Vindos de um mundo definido pela escassez literária há apenas algumas décadas, com poucos livros disponíveis em escassas livrarias de rua ou bibliotecas, agora o cenário é diferente. Hoje, estamos imersos num oceano de histórias, de conhecimento, de experiências e da mais palpável (e bem-vinda) abundância de letras.

Além disso, hoje em dia, temos também uma abundância de quantidade: temos hoje, anualmente, cerca de quatro milhões de livros publicados, anualmente, a nível mundial. Há apenas 15 anos, este número não ultrapassava os 500 mil novos livros.

Uma abundância em termos de oportunidade: destes quatro milhões de novos livros, 75% são autopublicados, a maioria gratuitamente através de plataformas online que garantem entregas em formato digital e impresso, este último através de tecnologias de impressão sob procura.

Temos, também, uma abundância ao nível da influência literária: a hashtag #booktok, usada por utilizadores do TikTok para recomendar livros, tomou uma proporção tão grande que, hoje, segundo a Wordsrated, responde por 3% de todas as vendas de livros do mundo. São pessoas comuns a recomendar histórias a outras pessoas comuns, criando uma teia de colaboração literária e de incentivo à leitura – principalmente entre os mais jovens – como nunca antes visto na História.

E, finalmente, uma abundância de formatos. É verdade que o ebook, quando surgiu com mais força a partir do lançamento do Kindle, veio como uma promessa de aniquilar o livro impresso, de substitui-lo por completo. Isso nunca aconteceu: hoje, anos depois de o primeiro Kindle ser vendido, os livros impressos continuam a representar, de acordo com a Booklinker, uma grande fatia do mercado global (75% um número que não mostra sinais de arrefecimento). Os ebooks, por sua vez, representam respeitáveis 17%. Os audiolivros, uma das grandes “novidades” do setor, já ultrapassam os 6%, um número que, de facto, tem crescido consideravelmente mês após mês.

Para muitos editores, pouco importa o canal de leitura, desde que se leia – ou, no caso dos audiolivros, se ouça – histórias. Tecnicamente, é um raciocínio correto, mas deixa de lado um dos principais efeitos colaterais desta abundância de formatos: a multiplicação de oportunidades de leitura e o seu consequente impacto nos próprios hábitos dos leitores.

Se o livro impresso, dominante, continua a ser lido em casas, praças e cafés das cidades, o ebook tornou possível, através da conveniência física e financeira, a figura do leitor ávido, aquele que lê um (ou mais) livros por semana. É mais fácil (e mais barato), afinal, consumir dezenas de livros por ano quando se pode contar com dispositivos como o Kindle, o Kobo ou tantos outros, todos portáteis, fáceis de ler e que armaenam milhares de títulos.

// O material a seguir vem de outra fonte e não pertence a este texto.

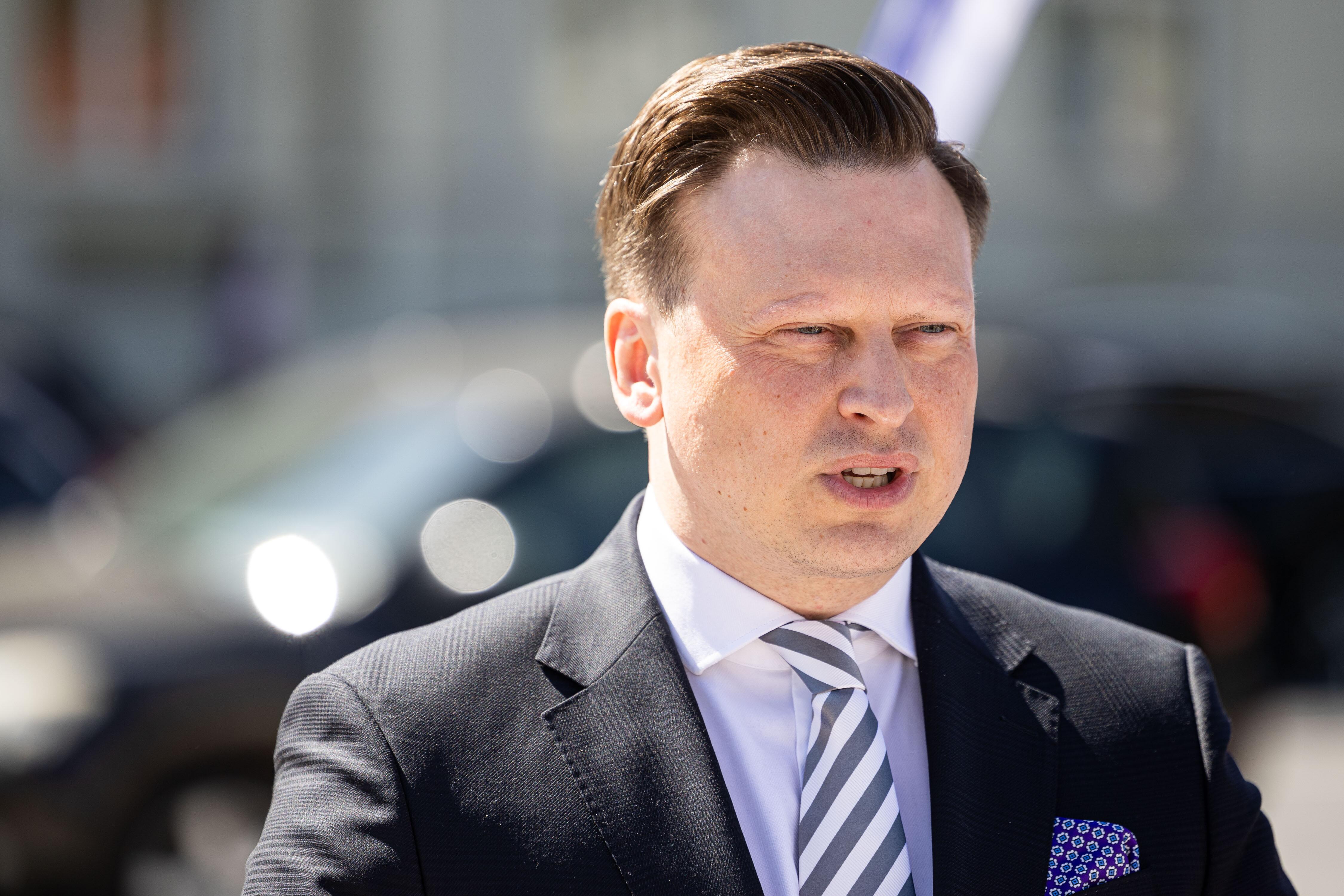 Valdas Benkunskas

E o audiolivro? Este presenteia o leitor com um bem valiosíssimo: o tempo. Segundo a Publisher’s Weekly, aproximadamente 30% dos audiolivros são ouvidos nos carros. Faz sentido: há melhor maneira, afinal, de “aproveitar” o trânsito do que ouvir histórias fantásticas de Saramago ou lirismos incomparáveis de Mia Couto? Outros 15% dos ouvintes de audiolivros relatam momentos diversos de consumo, como durante a prática de atividade física ou a execução de tarefas domésticas. São momentos em que dificilmente alguém conseguiria ler, seja em formato impresso ou digital.

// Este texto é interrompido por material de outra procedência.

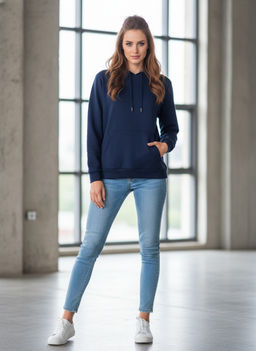 Худи арт. 1039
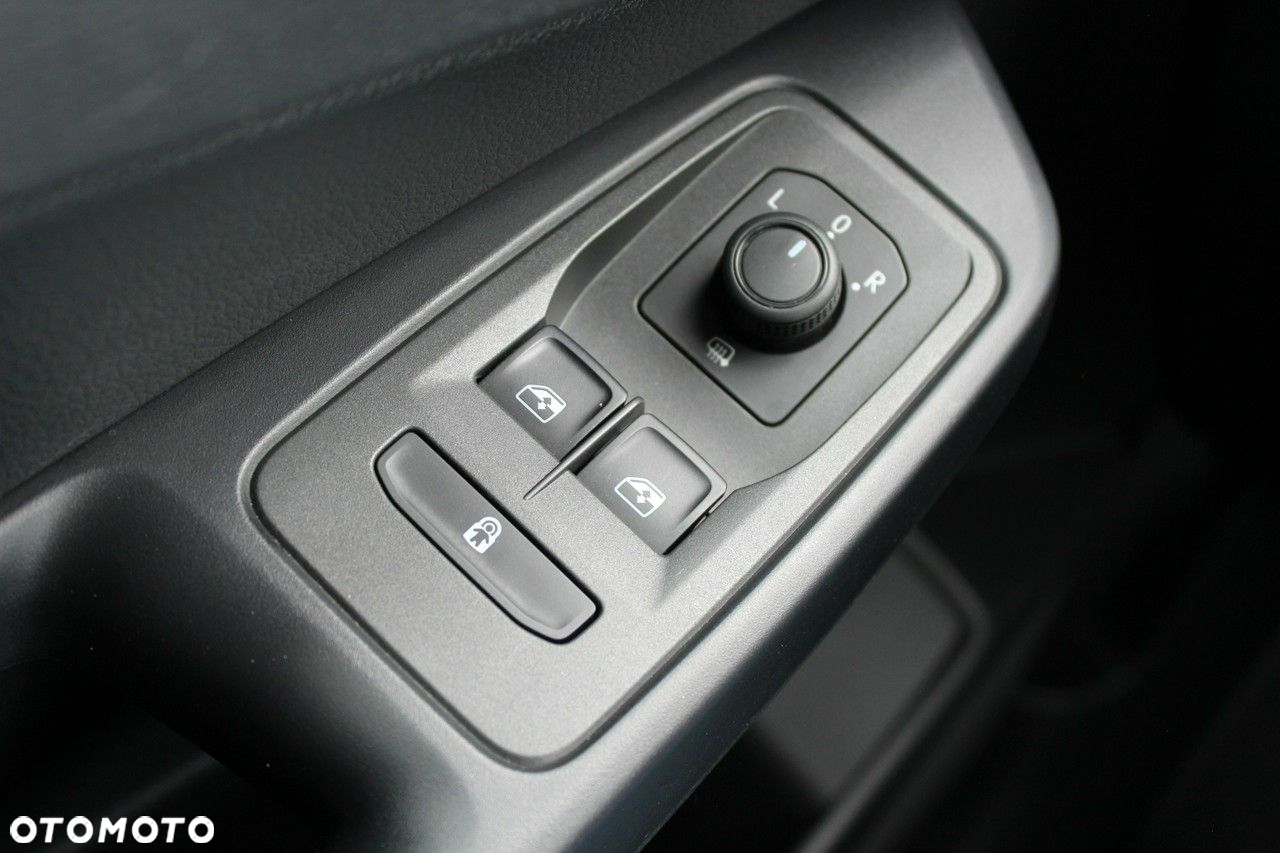 Volkswagen Caddy - 26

Essa multiplicidade de formatos, portanto, garante que se possa ler mais e em mais momentos. Basta querer. Qual o efeito de toda esta abundância seja de conteúdo, influência ou meios de consumo? O crescimento sem precedentes nas taxas de leitura, principalmente entre os mais jovens, em todo o mundo.

Lê-se mais porque há mais oportunidades e meios de leitura. Simples. Todos ganhamos, tanto como leitores quanto como sociedade. Ou alguém duvida que uma sociedade mais informada é também uma sociedade mais preparada para construir o seu futuro?